This is only slightly off topic, but...

Isn't it interesting that we all know that bit of pure trivia while we forget so many far more important things? Why on earth does that little tidbit stick in our minds?

I even know how tall that horse was, and I believe it is all from something I read one time in elementary school.
 
A left post non-fixable on an OOA diver? wth
 
Maybe, maybe not.

Let me give you a real world example (real as in this actually happened, not as in it was a "real dive").

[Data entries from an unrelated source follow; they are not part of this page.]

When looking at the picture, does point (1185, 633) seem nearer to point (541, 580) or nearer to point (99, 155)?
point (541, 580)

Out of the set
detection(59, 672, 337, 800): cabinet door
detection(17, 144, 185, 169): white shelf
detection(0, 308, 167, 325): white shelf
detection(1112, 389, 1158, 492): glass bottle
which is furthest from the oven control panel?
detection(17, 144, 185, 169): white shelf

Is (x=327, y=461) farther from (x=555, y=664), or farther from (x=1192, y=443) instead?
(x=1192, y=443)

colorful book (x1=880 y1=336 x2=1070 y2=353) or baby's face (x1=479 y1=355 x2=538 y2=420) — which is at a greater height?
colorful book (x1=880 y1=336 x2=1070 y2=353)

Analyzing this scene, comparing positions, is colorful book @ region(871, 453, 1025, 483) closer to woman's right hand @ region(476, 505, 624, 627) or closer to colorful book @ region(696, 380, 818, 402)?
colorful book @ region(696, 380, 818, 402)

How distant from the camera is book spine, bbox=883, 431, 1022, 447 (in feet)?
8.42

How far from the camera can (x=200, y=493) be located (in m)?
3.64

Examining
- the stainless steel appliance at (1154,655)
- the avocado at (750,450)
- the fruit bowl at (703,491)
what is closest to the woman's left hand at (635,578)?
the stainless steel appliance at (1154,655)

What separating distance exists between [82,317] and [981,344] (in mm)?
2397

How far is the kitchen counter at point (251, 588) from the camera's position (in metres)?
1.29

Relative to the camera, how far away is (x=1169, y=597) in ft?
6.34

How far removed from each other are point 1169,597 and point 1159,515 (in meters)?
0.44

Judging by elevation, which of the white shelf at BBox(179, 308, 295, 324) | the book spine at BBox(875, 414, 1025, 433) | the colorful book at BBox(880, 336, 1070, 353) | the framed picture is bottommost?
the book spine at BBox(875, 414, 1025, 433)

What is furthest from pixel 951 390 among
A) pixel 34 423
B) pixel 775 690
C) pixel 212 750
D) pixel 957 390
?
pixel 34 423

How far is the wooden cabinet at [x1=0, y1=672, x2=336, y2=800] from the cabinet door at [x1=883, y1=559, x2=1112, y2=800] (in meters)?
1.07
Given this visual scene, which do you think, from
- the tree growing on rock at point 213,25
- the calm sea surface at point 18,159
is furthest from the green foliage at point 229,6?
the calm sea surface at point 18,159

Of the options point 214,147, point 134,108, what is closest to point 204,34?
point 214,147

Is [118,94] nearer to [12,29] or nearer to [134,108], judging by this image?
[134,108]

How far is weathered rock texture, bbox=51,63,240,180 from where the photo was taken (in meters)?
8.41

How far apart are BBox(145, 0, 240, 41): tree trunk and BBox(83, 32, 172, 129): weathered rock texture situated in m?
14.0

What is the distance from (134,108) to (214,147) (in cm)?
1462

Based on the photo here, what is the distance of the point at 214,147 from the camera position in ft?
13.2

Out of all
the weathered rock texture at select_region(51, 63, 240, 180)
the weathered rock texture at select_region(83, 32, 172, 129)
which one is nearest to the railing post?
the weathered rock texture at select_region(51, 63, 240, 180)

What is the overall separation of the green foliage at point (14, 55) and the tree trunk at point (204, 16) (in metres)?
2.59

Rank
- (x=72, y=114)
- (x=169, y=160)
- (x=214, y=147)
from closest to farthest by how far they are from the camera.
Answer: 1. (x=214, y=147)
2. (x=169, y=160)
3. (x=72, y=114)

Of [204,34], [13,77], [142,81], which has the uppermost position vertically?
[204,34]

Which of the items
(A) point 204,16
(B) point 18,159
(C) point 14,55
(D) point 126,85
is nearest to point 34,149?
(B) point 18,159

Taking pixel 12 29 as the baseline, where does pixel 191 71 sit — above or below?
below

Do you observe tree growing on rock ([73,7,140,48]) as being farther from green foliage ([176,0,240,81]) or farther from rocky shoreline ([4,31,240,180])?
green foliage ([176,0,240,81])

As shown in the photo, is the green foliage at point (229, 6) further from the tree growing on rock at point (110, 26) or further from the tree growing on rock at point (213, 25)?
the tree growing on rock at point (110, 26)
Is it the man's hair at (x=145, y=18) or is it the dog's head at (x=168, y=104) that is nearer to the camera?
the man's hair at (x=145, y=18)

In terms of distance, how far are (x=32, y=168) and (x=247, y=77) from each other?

During a class, as a team of three we were swimming along waiting for 'stuff to start happening.' One of the first instances was a non-fixable right post failure. In a real life situation, that would - to me - be a dive turner. However, I knew that what the instructor wanted to see was whether we as a team were able to keep track of failures (e.g. when one team mate goes OOG, he knows not to go to the guy who's right post is shut down).

I made the conscious decision to act as I would in a real situation. I signaled turn around, but the instructor stopped me and indicated that we were to keep going.

It's stuff like 'how many failures can you take' that throw me for a loop. I can take a lot, but in real life I'd thumb it WAY earlier.

Know what I mean?

This is one of the reasons cave instructors throw scenarios at students only during the exit portion of the dive. It's already been turned and we're already heading out.

Looking at non-overhead courses, such as the ones you've experienced, it takes a different approach. I do, on occasion, teach courses in OW and I can still get my students to forget they're in a class.
 
A few comments from Mexico:

a. John, THANK YOU for your posts. This person believes they are very informative.

b. As I have thought before, after reading what some of you have written, it is clear to me that I really have no business putting my head underwater. I should just stick to riding horses -- and definitely I shouldn't be doing any more 20 foot reef dives!;)

c. I'm just very glad there are people like you who are willing to help those of us who know so little.
 
...is the right type of training?

<snip>

Which ends up going back to the title -- What type of training for diving is the right kind of training?

Just musing and looking for your thoughts on the questions.

For the record, I'm not sure there is any "right kind of training" -- but I do think there is a wrong kind and THAT is when the student doesn't learn from the course and/or comes out in worse shape than when he started.
"The far object of a training system is to prepare . . .mentally [in order] to cope with the unusual and unexpected as if it were the altogether normal and give him poise in a situation where all else is in disequilibrium." --S.L.A. Marshall, Men Against Fire.

"The challenge of education is not to prepare a person for success, but to prepare him for failure." --Admiral James Stockdale.